◆ Excerpt provided:
>> start

"Why We Need Inclusive Nationalism," the journal Democracy declares. "Inclusion is patriotism of the highest order," cries The Washington Post. "Try patriotism," Bloomberg opinion writer Noah Smith proclaims.
Contemporary liberals repeatedly tell us – amid events that should make us impugn the foundations of the United States, like police killings and the absurd panic over Critical Race Theory – that American patriotism is inherently good, only sullied by "bad apples" and the Hard Right, and that the Center, Center-Left, and sometimes even the Center-Right, must "reclaim" this proud patriotism from the clutches of those who harm its noble reputation. In this framing, everyone, from 19th Century abolitionists to Indigenous land protectors to anti-war protesters, no matter their positions on the American project, is hailed as a "patriot," serving to make America the very best it can be.

>> end

◆ The task:
Reproduce word for word the passage on liberal appeals to American patriotism, from "Contemporary liberals repeatedly" up to and including "best it can be.". The listing has no part in this work.

◆ Supplied material:
>> start

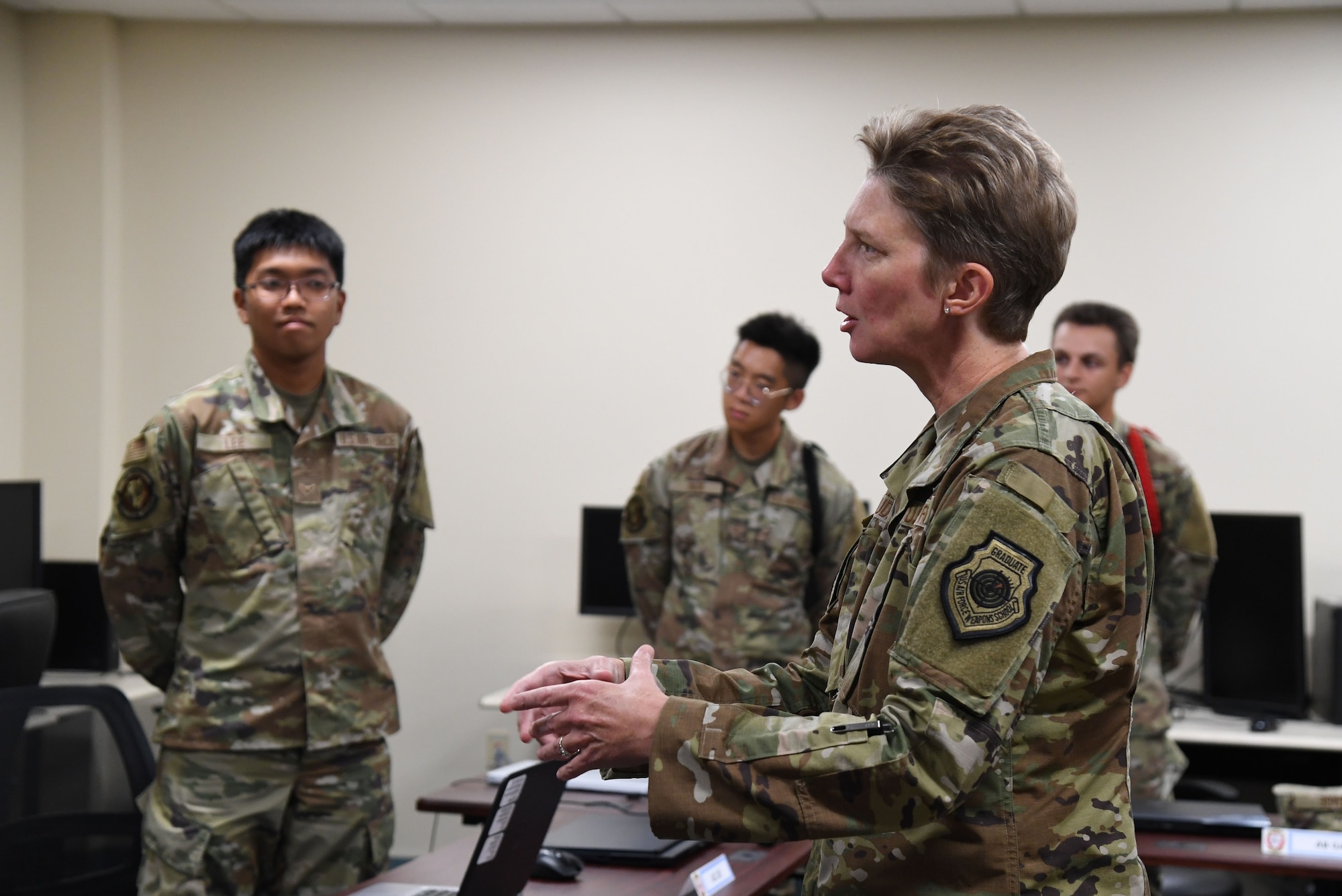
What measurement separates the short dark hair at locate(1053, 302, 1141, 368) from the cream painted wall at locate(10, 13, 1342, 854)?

>> end

◆ Completed task:
Contemporary liberals repeatedly tell us – amid events that should make us impugn the foundations of the United States, like police killings and the absurd panic over Critical Race Theory – that American patriotism is inherently good, only sullied by "bad apples" and the Hard Right, and that the Center, Center-Left, and sometimes even the Center-Right, must "reclaim" this proud patriotism from the clutches of those who harm its noble reputation. In this framing, everyone, from 19th Century abolitionists to Indigenous land protectors to anti-war protesters, no matter their positions on the American project, is hailed as a "patriot," serving to make America the very best it can be.